A document specification and conversion library for Elixir.

DocSpec provides a universal document representation with readers and writers for multiple formats, enabling document conversion while preserving semantic structure and accessibility.

Features

Readers (parse into DocSpec):

Writers (generate from DocSpec):

Validation:

Installation

Add docspec to your dependencies in mix.exs:

def deps do
  [
    {:docspec, "~> 1.1"}
  ]
end

Requirements

We roughly follow Elixir's support cycle for Elixir and OTP version support.

Usage

Convert DOCX to HTML

{:ok, spec} = DocSpec.Core.DOCX.Reader.read("document.docx")
html = DocSpec.Core.HTML.Writer.convert(spec)

Convert DOCX to EPUB

{:ok, spec} = DocSpec.Core.DOCX.Reader.read("document.docx")
{:ok, epub_binary} = DocSpec.Core.EPUB.Writer.convert!(spec)
File.write!("document.epub", epub_binary)

Convert Tiptap to BlockNote

{:ok, spec} = DocSpec.Core.Tiptap.Reader.convert(tiptap_json)
{:ok, blocknote} = DocSpec.Core.BlockNote.Writer.write(spec, [])

Validate a document

{:ok, spec} = DocSpec.Core.DOCX.Reader.read("document.docx")
findings = DocSpec.Core.Validation.Writer.validate(spec)

Command-Line Interface

DocSpec includes a CLI for document conversion, available as both an escript (requires Erlang/OTP) and native binaries (standalone, no dependencies).

Pre-built Binaries

Download standalone binaries from GitHub Releases.

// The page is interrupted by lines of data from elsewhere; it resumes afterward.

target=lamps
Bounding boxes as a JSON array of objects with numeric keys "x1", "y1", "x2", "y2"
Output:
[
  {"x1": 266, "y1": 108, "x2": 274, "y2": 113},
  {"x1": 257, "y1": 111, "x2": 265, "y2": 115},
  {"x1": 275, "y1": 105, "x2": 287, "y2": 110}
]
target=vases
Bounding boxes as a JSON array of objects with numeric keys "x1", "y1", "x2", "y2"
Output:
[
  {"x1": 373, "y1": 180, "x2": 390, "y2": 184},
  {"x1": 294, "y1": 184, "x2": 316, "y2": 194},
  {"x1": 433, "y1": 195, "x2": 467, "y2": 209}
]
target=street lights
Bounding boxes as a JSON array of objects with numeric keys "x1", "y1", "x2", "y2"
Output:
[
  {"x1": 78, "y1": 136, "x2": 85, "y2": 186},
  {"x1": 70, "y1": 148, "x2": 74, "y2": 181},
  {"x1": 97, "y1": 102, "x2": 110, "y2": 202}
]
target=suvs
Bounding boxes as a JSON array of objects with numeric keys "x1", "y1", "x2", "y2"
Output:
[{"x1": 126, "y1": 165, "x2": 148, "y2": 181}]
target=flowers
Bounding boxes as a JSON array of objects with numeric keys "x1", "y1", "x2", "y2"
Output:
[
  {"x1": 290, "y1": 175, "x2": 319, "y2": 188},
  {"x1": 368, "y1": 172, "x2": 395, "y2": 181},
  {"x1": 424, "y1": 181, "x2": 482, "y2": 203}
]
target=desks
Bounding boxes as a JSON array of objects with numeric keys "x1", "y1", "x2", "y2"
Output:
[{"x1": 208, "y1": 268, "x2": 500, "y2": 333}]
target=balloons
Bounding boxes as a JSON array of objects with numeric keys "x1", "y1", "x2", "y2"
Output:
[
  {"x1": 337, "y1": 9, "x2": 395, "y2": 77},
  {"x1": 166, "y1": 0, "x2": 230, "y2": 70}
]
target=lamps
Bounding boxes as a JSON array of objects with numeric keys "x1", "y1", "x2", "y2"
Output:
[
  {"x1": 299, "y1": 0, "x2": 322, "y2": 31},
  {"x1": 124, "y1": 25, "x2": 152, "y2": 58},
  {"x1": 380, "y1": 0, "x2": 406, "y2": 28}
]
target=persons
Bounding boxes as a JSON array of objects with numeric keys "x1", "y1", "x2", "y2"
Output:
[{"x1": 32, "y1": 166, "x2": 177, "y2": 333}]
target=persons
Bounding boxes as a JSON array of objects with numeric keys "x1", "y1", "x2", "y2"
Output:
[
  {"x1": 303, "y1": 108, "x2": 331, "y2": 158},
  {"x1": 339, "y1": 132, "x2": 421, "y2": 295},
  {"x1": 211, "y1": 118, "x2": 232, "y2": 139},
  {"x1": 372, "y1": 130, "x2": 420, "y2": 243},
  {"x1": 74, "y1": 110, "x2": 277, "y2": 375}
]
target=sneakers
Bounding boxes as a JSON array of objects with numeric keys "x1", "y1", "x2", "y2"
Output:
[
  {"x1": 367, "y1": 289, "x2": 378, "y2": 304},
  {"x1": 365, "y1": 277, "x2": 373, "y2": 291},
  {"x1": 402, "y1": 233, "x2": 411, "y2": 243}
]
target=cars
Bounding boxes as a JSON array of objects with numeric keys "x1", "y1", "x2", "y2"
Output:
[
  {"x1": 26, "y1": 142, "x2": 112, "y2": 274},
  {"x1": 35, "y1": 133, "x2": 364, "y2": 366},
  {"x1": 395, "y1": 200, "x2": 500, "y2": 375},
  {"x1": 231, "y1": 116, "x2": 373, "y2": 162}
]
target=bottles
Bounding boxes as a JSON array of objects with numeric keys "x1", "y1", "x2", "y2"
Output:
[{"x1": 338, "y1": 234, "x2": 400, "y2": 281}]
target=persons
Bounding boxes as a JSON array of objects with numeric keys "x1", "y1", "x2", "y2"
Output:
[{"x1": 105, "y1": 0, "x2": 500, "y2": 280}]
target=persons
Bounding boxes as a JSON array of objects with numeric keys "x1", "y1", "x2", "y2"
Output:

Available for:

Building from Source

Escript (requires Erlang/OTP on target system):

mix escript.build

Native binaries (standalone, via Burrito):

MIX_ENV=prod mix deps.get
BURRITO_BUILD=1 MIX_ENV=prod mix release

Binaries are output to burrito_out/.

CLI Usage

docspec convert -i INPUT -o OUTPUT [OPTIONS]
docspec --version
docspec --help

Options:

Option Description
-i, --input FILE Input file (required)
-o, --output FILE Output file (required)
-I, --input-format FORMAT Override input format: docx, tiptap
-f, --format FORMAT Override output format: html, epub, tiptap, blocknote

CLI Examples

# Convert DOCX to HTML
docspec convert -i document.docx -o output.html

# Convert DOCX to EPUB
docspec convert -i document.docx -o book.epub

# Convert DOCX to BlockNote JSON
docspec convert -i document.docx -o output.json --format blocknote

# Convert Tiptap JSON to HTML
docspec convert -i content.json -o output.html --input-format tiptap

Format Detection

Formats are automatically detected by file extension:

Extension Input Format Output Format
.docx DOCX -
.json Tiptap Tiptap
.html, .htm - HTML
.epub - EPUB

Use --input-format or --format to override detection when needed.

Documentation

Documentation is available at HexDocs.

License

Licensed under the EUPL-1.2.